Biostatistics Seminar Series


“A Novel Statistical Method for Quantitative Comparison of Multiple ChIP-seq Datasets”



Hao Wu, PhD

Assistant Professor, Department of Biostatistics and Bioinformatics

Rollins School of Public Health, Emory University



10/21/2013 ~3:30pm
Room 245, 121 South Main Street, Providence
Refreshments beginning at 3:15pm

ChIP-seq is a powerful technology for detecting the protein binding sites in the whole genome scale. Although the method for single ChIP-seq data analyses (e.g., “peak detection”) has been well developed, rigorous statistical method for comparing multiple ChIP-seq datasets with the considerations of control data, biological variation, and multiple-factor experimental designs are not yet available.

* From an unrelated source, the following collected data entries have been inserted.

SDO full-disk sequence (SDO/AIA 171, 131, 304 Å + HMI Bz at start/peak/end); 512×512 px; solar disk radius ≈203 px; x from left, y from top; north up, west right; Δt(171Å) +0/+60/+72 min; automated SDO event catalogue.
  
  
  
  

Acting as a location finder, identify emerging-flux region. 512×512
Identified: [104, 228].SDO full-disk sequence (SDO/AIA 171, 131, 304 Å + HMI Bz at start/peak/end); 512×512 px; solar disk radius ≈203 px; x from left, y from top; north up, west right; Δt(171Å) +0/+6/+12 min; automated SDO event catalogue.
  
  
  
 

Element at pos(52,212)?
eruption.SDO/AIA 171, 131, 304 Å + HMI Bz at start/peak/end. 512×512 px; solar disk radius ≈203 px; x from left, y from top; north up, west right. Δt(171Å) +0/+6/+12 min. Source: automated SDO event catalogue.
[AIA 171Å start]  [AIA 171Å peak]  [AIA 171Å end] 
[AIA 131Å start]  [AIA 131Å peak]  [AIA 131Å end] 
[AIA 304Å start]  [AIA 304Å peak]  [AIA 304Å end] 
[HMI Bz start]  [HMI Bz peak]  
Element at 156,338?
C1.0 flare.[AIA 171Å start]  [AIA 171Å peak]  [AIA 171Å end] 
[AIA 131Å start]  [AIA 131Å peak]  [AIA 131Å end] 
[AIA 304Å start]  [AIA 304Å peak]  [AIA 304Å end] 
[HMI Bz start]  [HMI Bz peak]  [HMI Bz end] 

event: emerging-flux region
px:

In this work we develop a statistical method to perform quantitative comparison of multiple ChIP-seq datasets and detect genomic regions showing differential binding (DB). We first take an union of the peaks called from all datasets to form candidate DB regions. For each dataset, the count from IP sample at a candidate region is assumed to follow Poisson distribution. The underlying Poisson rate is assumed to be the multiplication of artifact and true biological signal, and the artifact is modeled as a function of the control data. For each individual dataset, we first estimate and remove the artifacts to obtain estimated biological signals. These quantities are then passed into hypothesis testing procedures for differential binding analysis. Simulations and real data analyses demonstrate that the proposed method performs favorably in detecting differential binding compared with existing methods.